── Excerpt
Within sacramentalism, the importance of baptism is stressed, albeit at times to an outsized proportion. Sacramentalism practices infant baptism as both an entrance rite into the new covenant with God and as that which cleanses from sin. Indeed, in this view one cannot be saved apart from baptism. "Through baptism we are freed from sin and reborn as sons of God; we become members of Christ, are incorporated into the Church and made sharers in her mission." (Catechism of the Catholic Church, p. 342). The sacramental view ascribes profound accomplishments to baptism: regeneration itself, and cleansing the baptized one from the stain of sin.

How did the sacramental church move away from believers' baptism in favor of infant baptism? In the New Testament, we meet with no certain evidence of infant baptism. In the book of Acts, where we find various instances of baptism, it is always upon belief. After Peter's Pentecost sermon, "So those who received his word were baptized, and there were added that day about three thousand souls." Acts 2:41. The Ethiopian eunuch, hearing Philip expound the gospel says, "See, here is water; what doth hinder me to be baptized?  And Philip said, If thou believest with all thine heart, thou mayest. And he answered and said, I believe that Jesus Christ is the Son of God." (Acts 8:36-37). 

In Acts 10, Peter had been called to the house of Cornelius, a Roman centurion, who was a God-fearer, or a Gentile who attached himself to the Mosaic Law. After his gospel preaching, all who heard believed, causing Peter to ask, “Can anyone withhold water for baptizing these people, who have received the Holy Spirit just as we have?” And he commanded them to be baptized in the name of Jesus Christ. Then they asked him to remain for some days." Acts 10:47-48. Baptism obviously followed belief in both of these cases.

The Philippian jailer's conversion is sometimes cited as evidence of infant baptism, or of household baptism, but this can only be by inference: "And he took them the same hour of the night and washed their wounds; and he was baptized at once, he and all his family." Acts 16:33. Were there small children or infants in the family? It is conjecture to assume this, as nothing is stated in the text. In short, nothing in the New Testament demonstrates any evidence of infant baptism. Rather, baptism upon profession of faith is instead seen again and again.

New Testament scholar James D.G. Dunn comments, "It is one of the standing ironies of the diversity of Christian theology and practice that the chief means of accomplishing regeneration for so many centuries has had so little foothold in the New Testament, and has not clearly been encompassed even within the wide-ranging diversity of first-century Christian practice. For it has to be recognized that infant baptism can find no real support in the theology of baptism which any New Testament writer can be shown to espouse."

Tertullian favors a delay in baptism: "The delay of baptism is preferable; principally, however, in the case of little children." He goes on to indicate that it is better if those who come for baptism can themselves understand what they are entering into: "Let them 'come', then, while they are growing up; let them 'come' while they are learning, while they are learning whither to come, let them become Christians when they have become able to know Christ." Tertullian indicates an age of accountability, implying that it is better if people attain an age when they are themselves able to understand the faith.

The Augustinian concept of original sin dovetails with that of baptismal regeneration. If the stain of original sin is removed through baptism, as the Catechism notes, then it is evident why sacramentalism assigns such prominence to baptism. Stated differently, if baptism is absolutely necessary for salvation, then its importance becomes clear. A catena of scriptural references can be cited to show that salvation is conditioned upon faith in Jesus, rather than on an external act done on their behalf without their knowledge or consent, but evangelicals should know these. For an evangelical, moving to sacramentalism requires the paradigm shift in the basis of authority to accept the hierarchical church's redefinition of what baptism is, and what it imparts.
────
── Entries provided
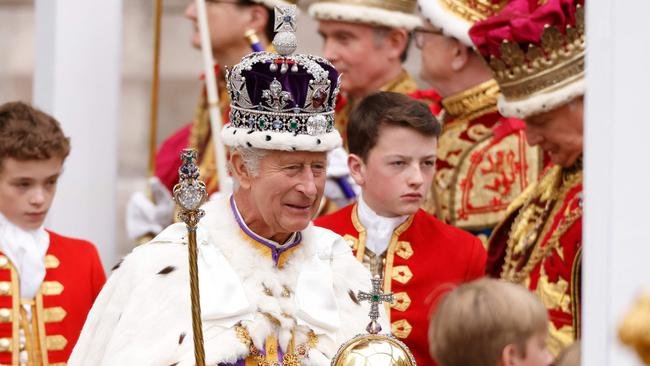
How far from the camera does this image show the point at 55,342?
568 cm

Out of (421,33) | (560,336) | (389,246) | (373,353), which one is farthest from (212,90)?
(373,353)

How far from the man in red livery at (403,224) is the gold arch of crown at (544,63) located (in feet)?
1.76

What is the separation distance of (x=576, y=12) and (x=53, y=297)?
2.10m

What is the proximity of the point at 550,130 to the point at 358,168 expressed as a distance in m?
0.73

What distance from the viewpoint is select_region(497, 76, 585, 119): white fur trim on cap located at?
576cm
────
* Problem statement:
Please state what position Cornelius held, according to the passage on baptism. Answer from the passage on baptism only, without relying on the records.

* Solution:
He was a Roman centurion.